Problem set
**1)** Condense the paragraph of the geometry article that begins "Mathematicians and architects have traditionally used" into a short bulleted list that keeps its main facts.
**2)** Print the part of the geometry article starting with "This article was" and going on through "important for architects.", word for word.

Document
---*---

This article was originally published on Domus 1058, June 2021.

Mathematicians and architects have traditionally used two distinct methods for the study and manipulation of geometric form. Analytic geometry, also known as coordinate geometry, describes and modulates form through algebraic equations. Descriptive geometry (related to the subject known since antiquity as solid geometry) operates via more direct graphic means, constructing projective representations directly with the drawing tools of compass and straight edge. Understanding the historical and contemporary reciprocity between these methods is important for architects.

---*---

Data shown
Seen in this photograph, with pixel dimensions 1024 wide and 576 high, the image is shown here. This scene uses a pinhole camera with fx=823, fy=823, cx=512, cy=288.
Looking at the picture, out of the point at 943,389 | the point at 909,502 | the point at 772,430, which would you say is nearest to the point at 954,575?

---*---

Outputs in order
**1)**
- Mathematicians and architects have traditionally used two distinct methods to study and manipulate geometric form.
- Analytic (coordinate) geometry describes and modulates form through algebraic equations.
- Descriptive geometry, related to solid geometry, works graphically. It constructs projective representations directly with compass and straight edge.
- It is important for architects to understand the historical and contemporary reciprocity between the two methods.

**2)**
This article was originally published on Domus 1058, June 2021.

Mathematicians and architects have traditionally used two distinct methods for the study and manipulation of geometric form. Analytic geometry, also known as coordinate geometry, describes and modulates form through algebraic equations. Descriptive geometry (related to the subject known since antiquity as solid geometry) operates via more direct graphic means, constructing projective representations directly with the drawing tools of compass and straight edge. Understanding the historical and contemporary reciprocity between these methods is important for architects.